1.1.7 The Board thus comes to the conclusion that the opposition division committed a procedural violation in not exercising its discretion under Rule 116 EPC in a reasonable way.
Because the appeal is not deemed allowable (see below), the appeal fee is not reimbursed. In any case, during second oral proceedings the appellant withdrew its request for reimbursement.
2. No remittal to the opposition division
In accordance with Article 11 RPBA, if fundamental deficiencies like the one identified in point 1.1 above become apparent, a board remits the case to the department of first instance, unless special reasons present themselves for doing otherwise.

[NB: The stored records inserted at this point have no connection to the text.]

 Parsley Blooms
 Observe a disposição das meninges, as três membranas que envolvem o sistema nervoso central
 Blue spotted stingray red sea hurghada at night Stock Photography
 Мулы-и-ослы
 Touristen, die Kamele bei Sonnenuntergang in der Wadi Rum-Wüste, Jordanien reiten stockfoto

In the present case the Board comes to the conclusion that special reasons do indeed present themselves for not remitting the case. In reaching this conclusion, the Board took note of the other procedural deficiencies alleged by the appellant (see facts and submissions, XVIII, b-f). Even assuming, for the sake of the argument, that the decision under appeal suffered from those additional deficiencies as well, the Board exercises its discretion under Article 11 RPBA to not remit the case to the opposition division for the following reasons:
Firstly, the patent is relatively old (earliest priority June 2002). A remittal in 2017, with continued opposition proceedings and a likely further appeal, would thus result in legal uncertainty for a large part of the patent's remaining term.

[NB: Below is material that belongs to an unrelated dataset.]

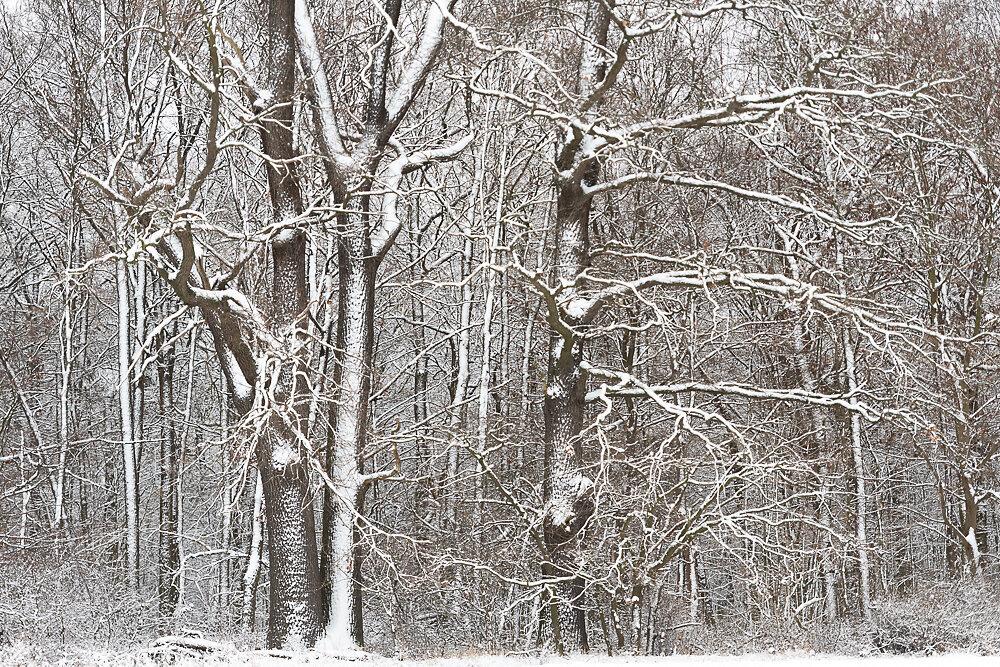 Blog-Winter-5c.JPG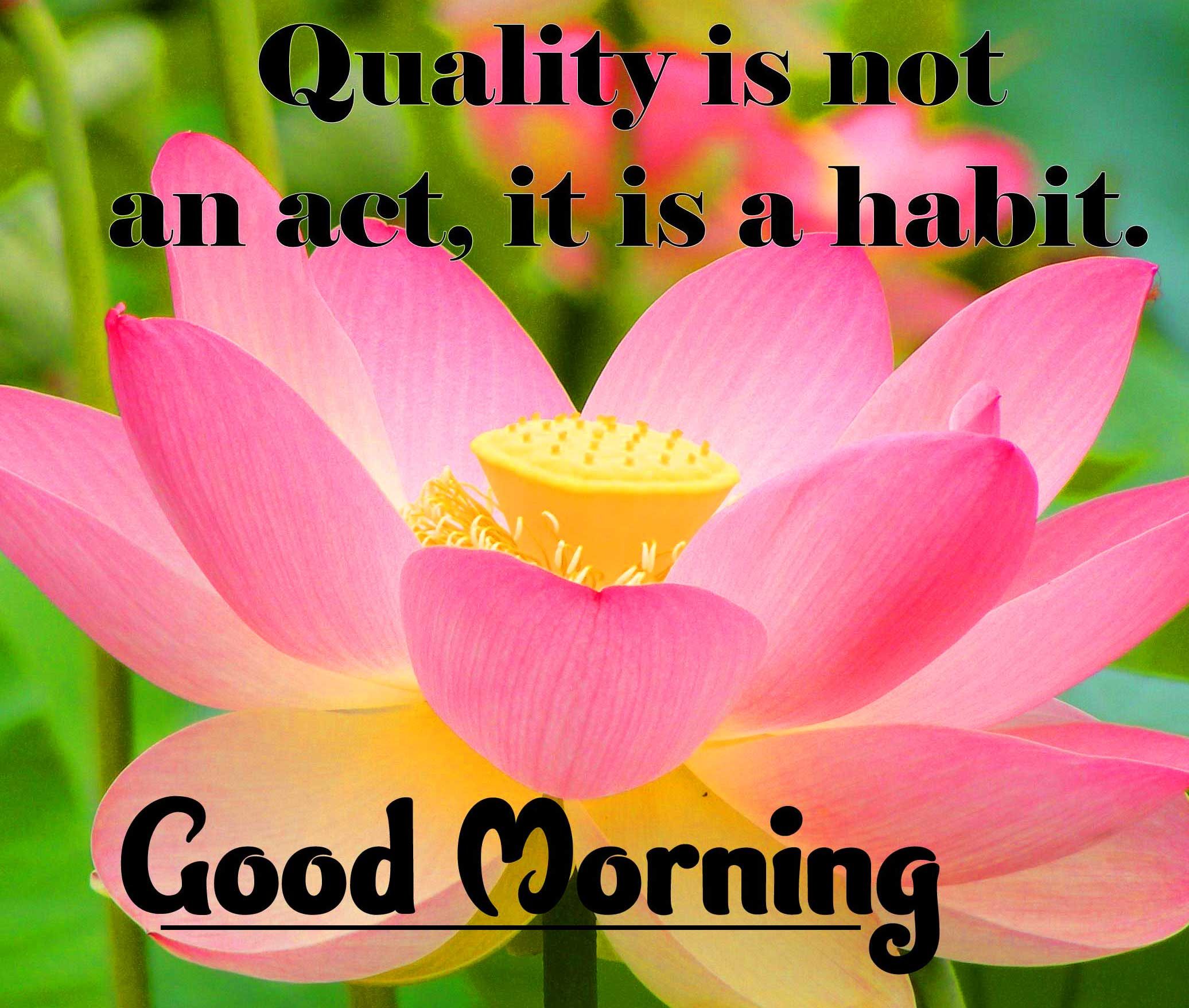 English Thought Good Morning Images Wallpaper Free Download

Secondly, even if the appellant had been given the requested opportunity to file a further request, under Rule 116 EPC the opposition division would have had discretion to not allow it into the proceedings. Such a discretionary decision would have been subject to only limited review by the Board, in accordance with G 7/93. The actual effect of the procedural violation on the first-instance proceedings is thus potentially relatively minor.

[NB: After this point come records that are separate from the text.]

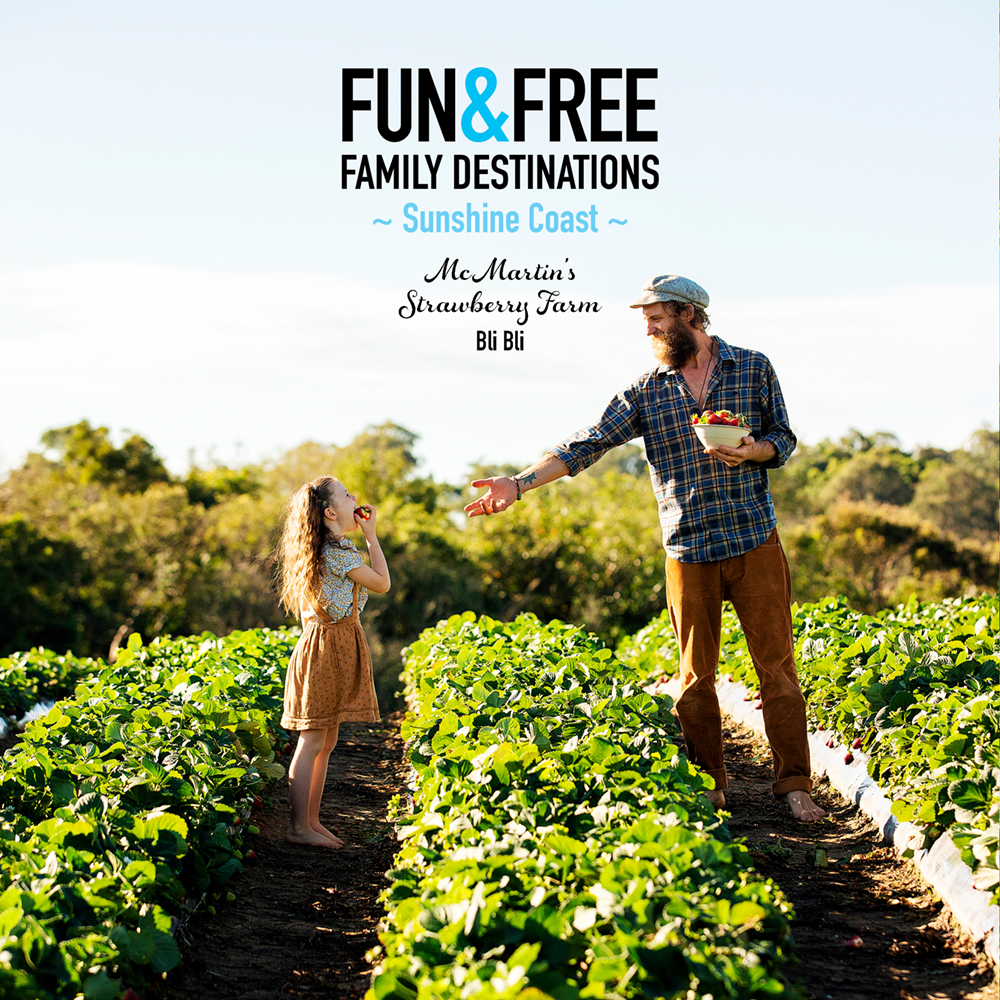 FUN + FREE Family Destination – Featuring One Tree Hill
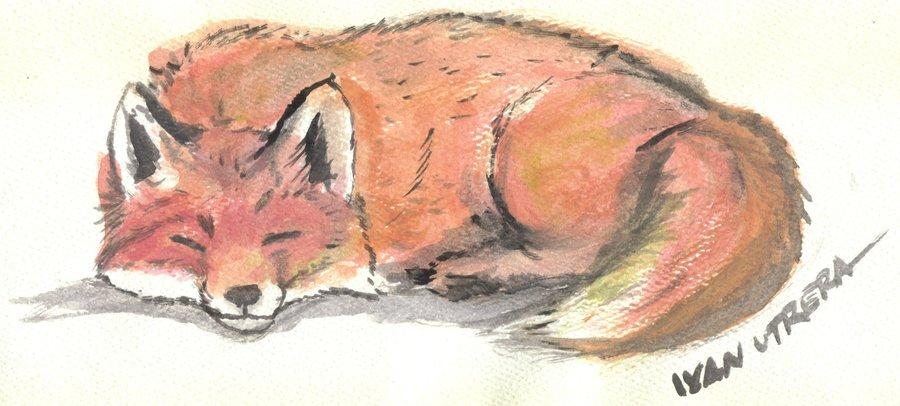 fox06_328303.jpg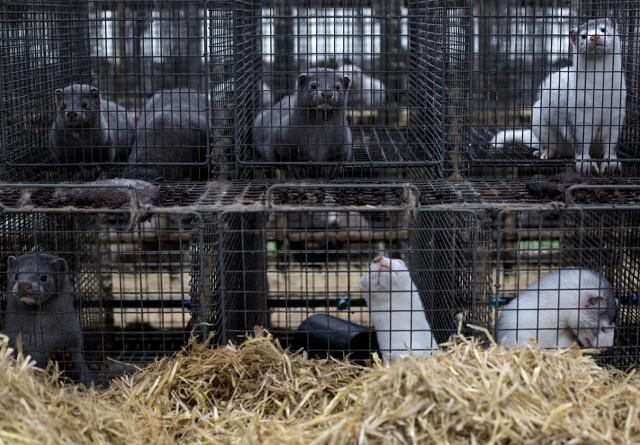 Risikovurdering var grundlag for aflivning af mink: Men avlsdyr indgik ikke i vurderingen
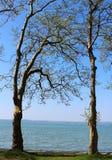 Härlig sjö Balaton Arkivbilder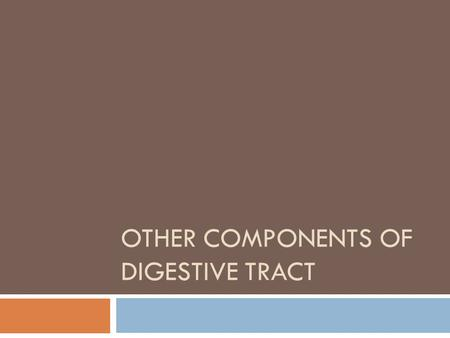 OTHER COMPONENTS OF DIGESTIVE TRACT. Passage rate  How fast ingesta passes through the rumen  Physical form of feed ingredients  Rumination  Feeding.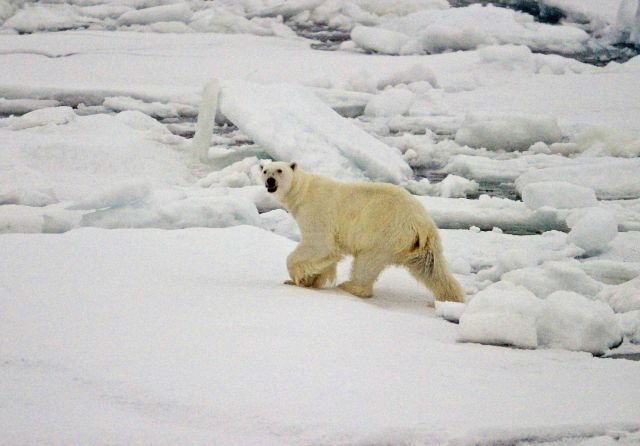 The first polar bear (Ursus maritimus) sighted during NABOS 2006 Picture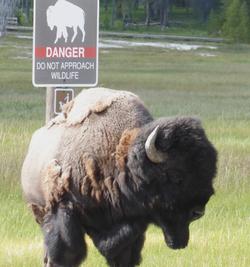 Danger! Do Not Approach Wildlife!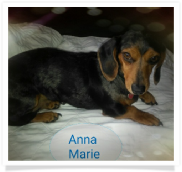 Anna Marie - CKC and APRI Dapple Smooth Coat Miniature Dachshund Female
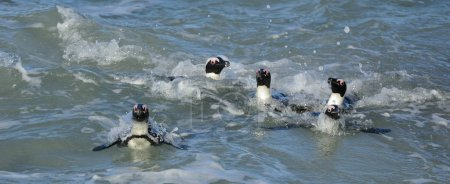 African penguins walk out of the ocean on the sandy beach. African penguins also known as the jackass penguins and black-footed penguins. Scientific name: Spheniscus demersus.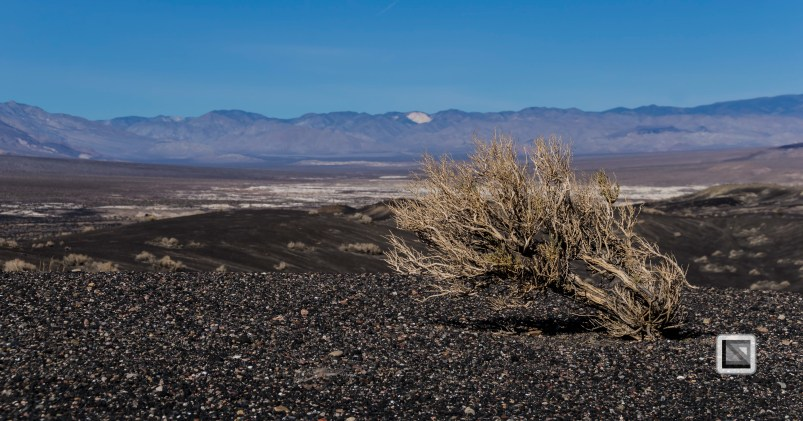 USA - Nevada - Death Valley-25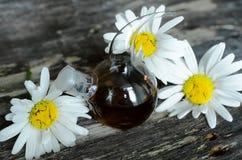 Chamomile flower essential oil. Herbal medicine. Chamomile flower essential oil. Naturopathy. Herbal medicine stock photos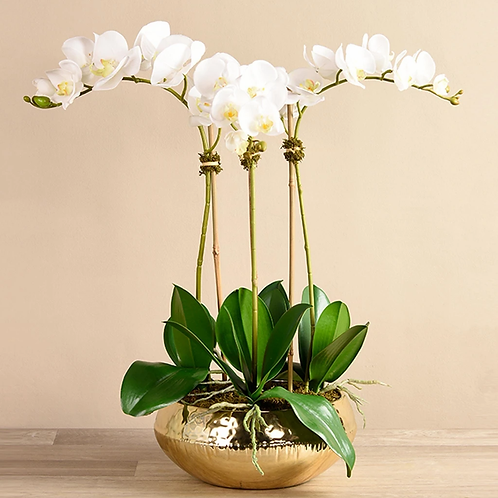Chic Gold Orchid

Thirdly, the facts and major lines of arguments are on the table. While it is true that the objections raised in the obiter dictum have not been discussed before the opposition division, these would hardly change the outcome of further opposition proceedings in the appellant's favour. A remittal would thus most likely only create a delay of several years, with the Board thereafter being confronted with essentially the same case. That would be contrary to procedural efficiency.
Under these circumstances, the Board chose to exercise its discretion under Article 111(1) EPC to also deal with the substantive issues. In this context, it is pointed out that under the EPC, there is no absolute right to have a case decided by two instances.
3. Admission of the appellant's requests filed with letter of 9 June 2017
The main issue of substance in this appeal, i.e. whether the filler qualifies as a substance or composition in the sense of Article 54(5) EPC, was first raised - apart from a mention in an obiter dictum of the impugned decision - with the respondent's reply dated 29 March 2016. However, with the Board's communication dated 26 July 2016, the focus of the case quickly turned to the alleged procedural violation, substantive issues coming back into play only with the Board's second communication of 2 February 2017. The requests and documents filed by the appellant with letter of 9 June 2017 are in reply to said second communication and within the time limit set therein. Moreover, despite their number, they focus on the objections raised by the Board and represent a bona fide attempt to overcome them. The Board thus decides to admit them into the proceedings.
4. The invention
The patent relates to a biocompatible, biodegradable, injectable filler material (e.g. collagen or hyaluronic acid) for use in a specific method. Said use / method comprises the injection of the filler material into a space between a first tissue of the body and a second tissue, the first tissue being subsequently treated by radiation, whereby the filler within the space reduces the exposure of the second tissue to radiation. For example, the rectum is displaced from the prostate by the filler material (see e.g. patent, paragraph [0061]), such that radiation therapy of the prostate can be performed with fewer side-effects on the rectal tissue (patent, paragraph [0072]).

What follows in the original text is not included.